Auch wenn die obigen Änderungen gewisse Anpassungen bringen werden, werden zudem in den Kollektivverträgen auch weiterhin Unterschiede zwischen Arbeitern und Angestellten existieren. In der Kollektivvertragspraxis bestehen bisher in diversen Branchen unterschiedliche Kollektivverträge für Arbeiter und Angestellte, die sich in der inhaltlichen Ausgestaltung zum Teil grundlegend unterscheiden. Spürbar sind diese Unterschiede u. a. bei der Entgeltfestsetzung (im Rahmen der oftmals deutlich weniger differenzierten Verwendungsgruppen für Arbeiter oder generell beim Lohnniveau). Im Ergebnis bleiben die Arbeiter im Kollektivvertragsrecht daher weiterhin schlechter gestellt als die Angestellten.
Das Entlassungsrecht ist ebenfalls ein Bereich, der auch nach der Novelle unverändert bleiben wird. Die Entlassungsgründe der Angestellten richten sich nach wie vor nach dem Angestelltengesetz (nicht abschließende Aufzählung der Gründe), jene der Arbeiter nach den abschließend aufgezählten Gründen in der Gewerbeordnung 1859. Ob ein Entlassungsgrund gesetzt wurde, ist daher für Arbeiter und Angestellte auch weiterhin nach unterschiedlichen Gesetzen zu beurteilen. So setzt der Entlassungsgrund der Vertrauensunwürdigkeit gegenüber Arbeitern ein strafbares Verhalten voraus (z. B. Diebstahl), bei Angestellten hingegen nicht.
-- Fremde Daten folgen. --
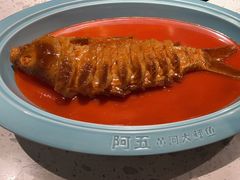 -阿五黄河大鲤鱼(英协路店)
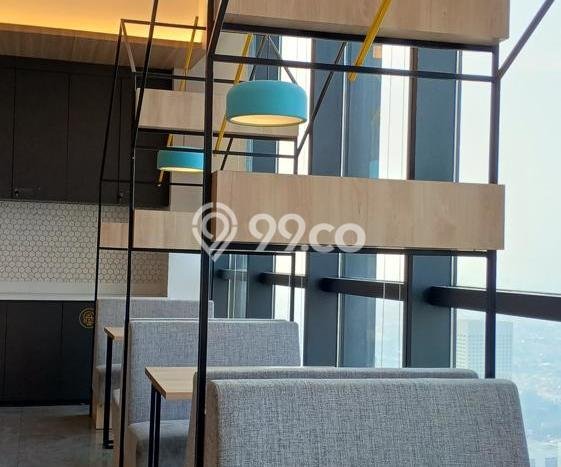 Disewakan Kantor di Kawasan Ramai SCBD Luas 2400m2 Disewakan Kantor di Kawasan Ramai SCBD Luas 2400m2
Neben dem Arbeitsrecht bestehen auch im Sozialversicherungsrecht weiterhin Unterschiede, weil u. a. bei den Anspruchsvoraussetzungen der geminderten Arbeitsfähigkeit zwischen Arbeitern (Invaliditätspension) und Angestellten (Berufsunfähigkeitspension) unterschieden wird.
Im Ergebnis ist eine Angleichung aufgrund der nicht mehr zeitgerechten Differenzierung durchaus geboten, eine Gleichstellung erfolgt durch die Novelle jedoch nur in speziellen Teilbereichen des Arbeitsrechts und so wird auch für die Zukunft weiterhin zwischen Arbeitern und Angestellten unterschieden werden müssen.